● TRAVAIL DEMANDÉ
1. Réécrivez les enregistrements depuis la ligne contenant « Gazing at this photo, which of these — » jusqu'à la fin des enregistrements, ces deux bornes comprises, en remplaçant « dirt trail on slope » par « hiking path on slope » sans rien modifier d'autre. Ne reproduisez pas les images.
2. Prolongez le texte sur Qotmii à partir de sa dernière phrase.

● TEXTE EXTRAIT
★ ★ ★ ★

L’entreprise Qotmii est basée au Québec. Elle a été fondée en 2019. Auparavant, sa maison-mère Filteris fondée par Jérôme Coutard proposait déjà des prédictions pour les élections.
Sur son site officiel, Qotmii explique que son classement reflète le « potentiel électoral » de chaque candidat. Il est généré par une intelligence artificielle.
La firme présente son outil comme « un moteur de recherche » et un « simplificateur de tendances à la frontière des neurosciences, du marketing et de la psychologie sociale ».
L’intérêt de Qotmii, outil très fin, c’est qu’il change la donne dès lors qu’on s’intéresse à la hiérarchie officielle des sondages, dont on sait qu’ils sont globalement des prophéties auto-réalisatrices. Par exemple, Macron veut une finale avec Marine. Mais Macron est-il forcément au second tour ? D’après tous les sondeurs, oui. Nous, et pas que nous, avons un peu de mal à penser qu’un quart des électeurs actifs fait encore confiance à l’homme du désastre permanent. Mais bon, un pays peut devenir masochiste, surtout quand on le maltraite à ce point.
Pour faire court, Qotmii donne Macron en 1, Zemmour en 2 et Marine en 3.
D’après notre flair politique, Macron ne peut pas avoir 25, mais il est juge et partie... On aurait donc Zemmour, Marine et Méluche dans la botte, ce qui semble raisonnable, au vu des programmes, des personnalités, des campagnes et des meetings. On a vu Macron à l’Arena, rien à voir avec Méluche à Lyon et Marseille, ou Zemmour au Troca. Quant à Marine, le gros de son vote est caché, donc surprise possible. Pour Qotmii (on dirait qu’on parle à un robot, comme dans 2001 l’Odyssée de l’espace), elle se rapproche de plus en plus de Zemmour.
Ce qui est encore plus intéressant, et là les rédacteurs du site semblent assez naïfs, ou au contraire très subtils, c’est le retour Qotmii sur les élections de 2017 :
Au vu de la description officielle de Qotmii, on pourrait déduire que son classement ne traduit nullement la probabilité d’une victoire d’Éric Zemmour. Toutefois, force est de reconnaître que cette IA a fourni des pronostics proches du résultat final lors des précédentes élections. Et souvent plus précis que les sondages traditionnels.
Avant la création de Qotmii en 2019, sa maison-mère Filteris proposait déjà des prédictions pour les résultats des élections présidentielles. Cette entreprise est spécialisée dans la gestion de la réputation en ligne.

★ ★ ★ ★

● DONNÉES FOURNIES

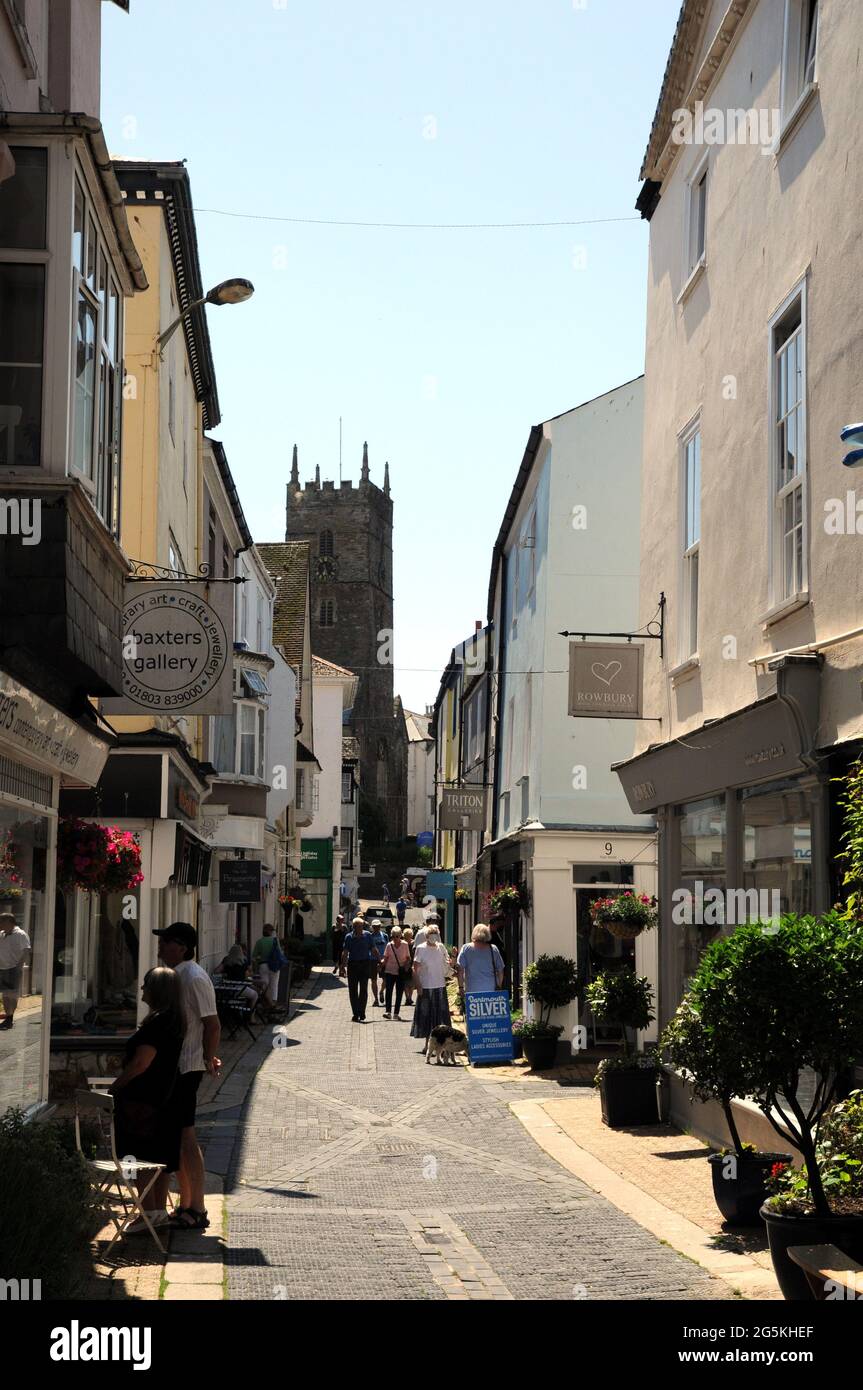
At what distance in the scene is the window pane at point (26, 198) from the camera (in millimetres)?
9039

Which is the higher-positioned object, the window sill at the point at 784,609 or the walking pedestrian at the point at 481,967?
the window sill at the point at 784,609

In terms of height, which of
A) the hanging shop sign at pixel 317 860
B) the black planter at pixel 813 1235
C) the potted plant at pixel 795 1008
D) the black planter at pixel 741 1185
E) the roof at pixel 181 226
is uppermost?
the roof at pixel 181 226

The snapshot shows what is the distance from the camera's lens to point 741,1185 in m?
9.34

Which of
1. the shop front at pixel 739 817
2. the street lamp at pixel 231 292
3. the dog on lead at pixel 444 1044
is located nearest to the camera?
the shop front at pixel 739 817

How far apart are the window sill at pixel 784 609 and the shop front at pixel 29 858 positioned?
470cm

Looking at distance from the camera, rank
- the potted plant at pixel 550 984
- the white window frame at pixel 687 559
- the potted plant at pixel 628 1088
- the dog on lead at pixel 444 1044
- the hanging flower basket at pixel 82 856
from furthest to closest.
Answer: the potted plant at pixel 550 984
the dog on lead at pixel 444 1044
the potted plant at pixel 628 1088
the white window frame at pixel 687 559
the hanging flower basket at pixel 82 856

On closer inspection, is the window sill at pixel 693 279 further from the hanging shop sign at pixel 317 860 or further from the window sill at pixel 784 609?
the hanging shop sign at pixel 317 860

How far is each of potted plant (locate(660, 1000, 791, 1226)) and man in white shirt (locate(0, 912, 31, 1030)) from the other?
13.1 feet

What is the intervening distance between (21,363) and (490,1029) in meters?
12.8

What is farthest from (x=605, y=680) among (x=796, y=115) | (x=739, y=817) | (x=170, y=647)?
(x=796, y=115)

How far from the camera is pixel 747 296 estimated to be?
11984 millimetres

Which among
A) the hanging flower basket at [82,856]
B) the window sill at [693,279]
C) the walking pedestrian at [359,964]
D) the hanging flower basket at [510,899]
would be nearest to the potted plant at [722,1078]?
the hanging flower basket at [82,856]

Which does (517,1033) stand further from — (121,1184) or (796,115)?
(796,115)

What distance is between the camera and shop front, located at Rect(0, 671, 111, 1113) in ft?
29.1
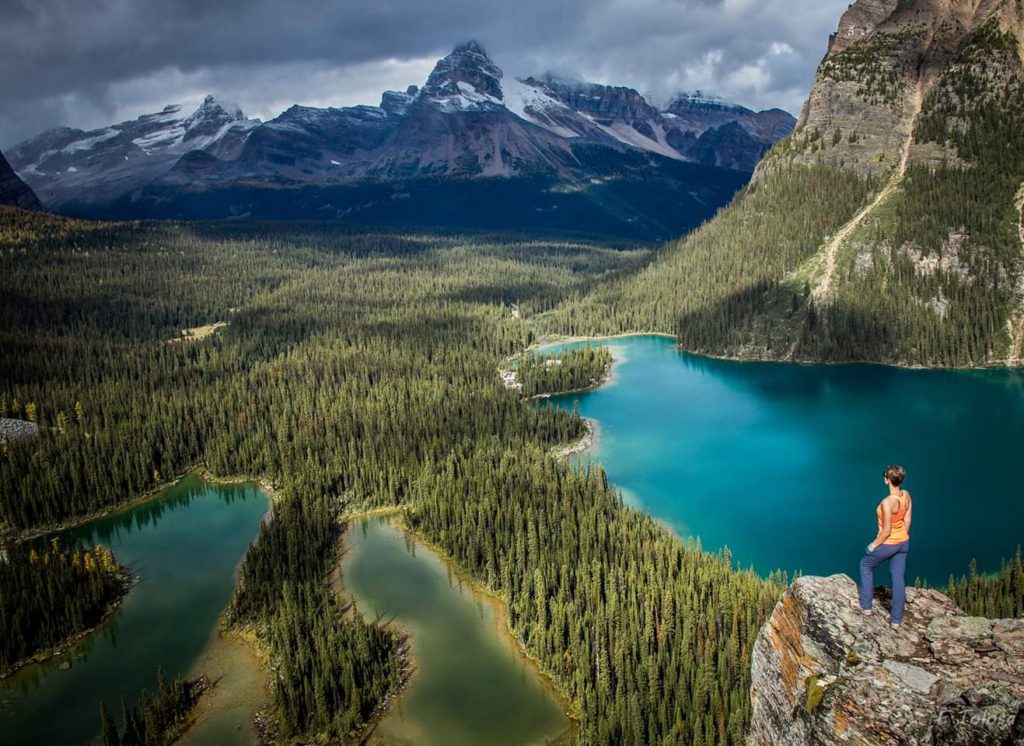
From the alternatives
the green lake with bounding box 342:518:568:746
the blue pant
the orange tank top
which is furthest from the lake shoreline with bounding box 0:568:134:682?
the orange tank top

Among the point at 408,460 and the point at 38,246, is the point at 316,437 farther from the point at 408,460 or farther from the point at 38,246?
the point at 38,246

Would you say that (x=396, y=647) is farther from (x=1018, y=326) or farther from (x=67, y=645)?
(x=1018, y=326)

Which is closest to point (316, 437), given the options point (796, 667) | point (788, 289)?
point (796, 667)

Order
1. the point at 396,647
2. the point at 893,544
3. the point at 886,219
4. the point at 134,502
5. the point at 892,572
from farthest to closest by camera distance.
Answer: the point at 886,219
the point at 134,502
the point at 396,647
the point at 893,544
the point at 892,572

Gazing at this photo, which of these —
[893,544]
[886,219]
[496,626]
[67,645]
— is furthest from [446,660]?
[886,219]

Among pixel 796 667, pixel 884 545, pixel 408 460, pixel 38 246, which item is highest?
pixel 38 246

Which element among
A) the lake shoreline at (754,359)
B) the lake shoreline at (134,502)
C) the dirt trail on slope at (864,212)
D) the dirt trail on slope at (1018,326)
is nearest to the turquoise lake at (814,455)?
the lake shoreline at (754,359)
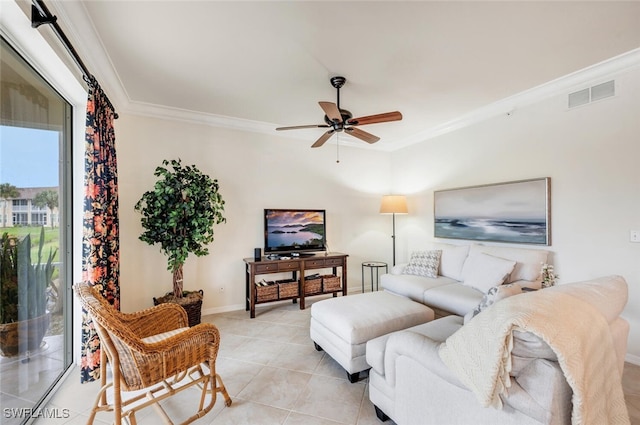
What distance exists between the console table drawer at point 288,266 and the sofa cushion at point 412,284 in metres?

★ ★ ★ ★

● RÉPONSES
1.
Gazing at this photo, which of these —
[893,544]
[886,219]
[496,626]
[67,645]
— is furthest from [446,660]?
[886,219]

Among pixel 796 667, pixel 884 545, pixel 408 460, pixel 38 246, which item is highest?
pixel 38 246

Which element among
A) the lake shoreline at (754,359)
B) the lake shoreline at (134,502)
C) the hiking path on slope at (864,212)
D) the hiking path on slope at (1018,326)
is nearest to the turquoise lake at (814,455)?
the lake shoreline at (754,359)
What distance exists between the console table drawer at point 288,266 and the sofa cushion at point 412,284 in metres?

2.
Sondages #Qotmii à 1 sem. des élections/ Estimat° vs réalité
➡️ 2012 #Hollande 28,5% vs 28,6%#Sarkozy 27,8% vs 27,2%
➡️ 2017#Macron 20% vs 23,9%#LePen 22,7% vs 21,4%#Fillon 21,6% vs 19,9%#LFI 21,3% vs 19,6%
➡️ 2022#Macron 24,8%#Zemmour 21,5%#RN 15,1%#JeVoteZemmour— Surfeur d'Argent Ⓩ (@surfeur_argent) April 5, 2022
Ce n’est pas une preuve, mais ça ressemble à un fort soupçon. On continue sur lebigdata.fr, et là, ça va vous exciter les papilles, si vous avez un peu de vice :
En 2017, la firme s’était placée en alternative aux sondages traditionnels. Elle mettait déjà en avant son système basé sur l’analyse Big Data et l’intelligence artificielle.
Début mars, Filteris annonçait la qualification de François Fillon au second tour. Le candidat LR n’avait finalement atteint que la troisième position, probablement à cause de » l’affaire Fillon « .
Une semaine avant le scrutin du 23 avril, Filteris estimait qu’Emmanuel Macron terminerait en quatrième place et serait surpassé par Jean-Luc Mélenchon. Au final, le candidat En Marche est arrivé en tête du premier tour tandis que le candidat de La France Insoumise a fini en quatrième place.
Fillon, le président potentiel et logique, a clairement été barré par Macron. C’est là où l’on peut imaginer une intervention divine, celle du pouvoir profond qui a la main sur l’Intérieur. Et qui était en poste de la fin 2016 à mai 2017 ? Mathias Fekl, qui a remplacé Cazeneuve (en fait Le Roux). Wikipédia nous narre ses débuts :
Il entre au Parti socialiste (PS) en 2001 et est d’abord proche de Bertrand Delanoë. Il s’engage ensuite dans À gauche, en Europe, un club de réflexion social-démocrate au sein duquel il se rapproche de Pierre Moscovici et de Dominique Strauss-Kahn. (...)
En 2013 il est intégré au programme « Young Leaders » de la French-American Foundation dont il se met en retrait dès sa nomination au gouvernement.
En 2017, Fekl est chargé de la sécurité des élections... Après la défaite du PS, il rejoint le cabinet de lobbying Rivington, une agence très strauss-kahnienne qui joue les bons offices pour les multinationales auprès de l’Union européenne. On écoute Wikipédia sur Rivington, accusé de « conflits d’intérêts potentiels » :
Plusieurs responsables politiques rejoignent l’agence à l’issue de leur mandat, alors que des collaborateurs de l’agence accèdent à des responsabilités publiques dans le même temps, ce qui nourrit de possibles conflits d’intérêts. Ainsi, Matthias Fekl, ancien secrétaire d’État chargé du Commerce extérieur et Romain Derache, auparavant chargé de mission Relations avec les parlementaires du ministre Bruno Le Roux rejoignent Rivington en 2017.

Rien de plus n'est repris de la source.